**Work instructions:**
In the sigmatropic reaction text below, rewrite the passage starting with "In the case" and going on through "if counted clockwise.", replacing "technique" with "method".

**Text excerpt:**

______

A Sigmatropic reaction in organic chemistry is a pericyclic reaction wherein the net result is one σ-bond is changed to another σ-bond in an uncatalyzed intramolecular process.^[1] The name "sigmatropic" is the result of a compounding of the long-established sigma designation from single carbon-carbon bonds and the greek word tropos, meaning "a turn." In this type of rearrangement reaction, a substituent moves from one part of a π-bonded system to another part in an intramolecular reaction with simultaneous rearrangement of the π system.

Overview of the Theory of Sigmatropic Shifts

Woodward-Hoffman Sigmatropic Shift Nomenclature

Sigmatropic rearrangements are concisely described by an order term [i,j], which is defined as the migration of a σ-bond adjacent to one or more π systems to a new position (i-1) and (j-1) atoms removed from the original location of the σ-bond. Hydrogens are omitted in the third example for clarity.^[2]

A convenient means of determining the order of a given sigmatropic rearrangement is to number the atoms of the bond being broken as atom 1, and then count the atoms in each direction from the broken bond to the atoms that form the new σ-bond in the product, numbering consecutively. The numbers that correspond to the atoms forming the new bond are then separated by a comma and placed within brackets to create the sigmatropic reaction order descriptor.^[3]

In the case of hydrogen atom migrations, a similar technique may be applied. When determining the order of a sigmatropic shift involving a hydrogen atom migration it is critical in to count across all atoms involved in the reaction rather than only across the closest atoms. For example, the following hydrogen atom migration is of order [1,5], attained by counting counterclockwise, rather than the [1,3] order designation that would mistakenly result if counted clockwise.

______

**Information shown:**
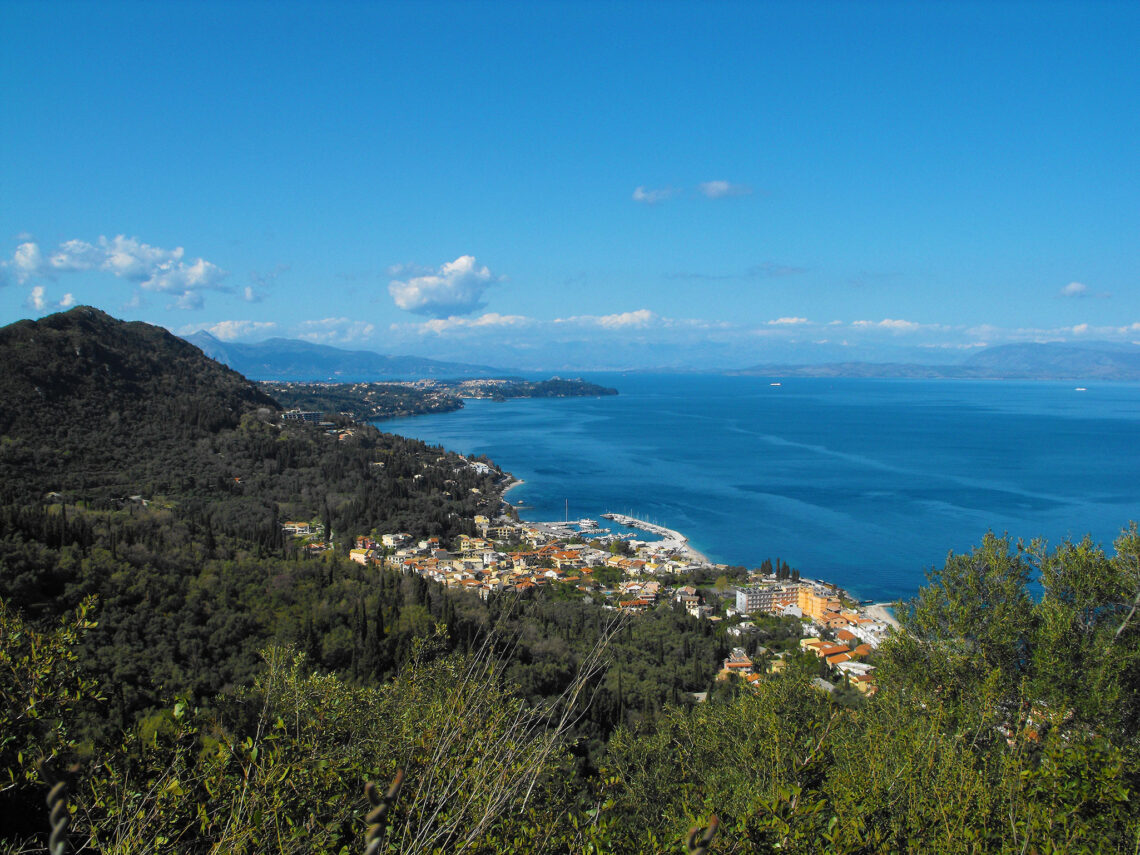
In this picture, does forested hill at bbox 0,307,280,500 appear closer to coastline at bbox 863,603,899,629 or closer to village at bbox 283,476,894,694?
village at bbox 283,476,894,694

______

**Full solution:**
In the case of hydrogen atom migrations, a similar method may be applied. When determining the order of a sigmatropic shift involving a hydrogen atom migration it is critical in to count across all atoms involved in the reaction rather than only across the closest atoms. For example, the following hydrogen atom migration is of order [1,5], attained by counting counterclockwise, rather than the [1,3] order designation that would mistakenly result if counted clockwise.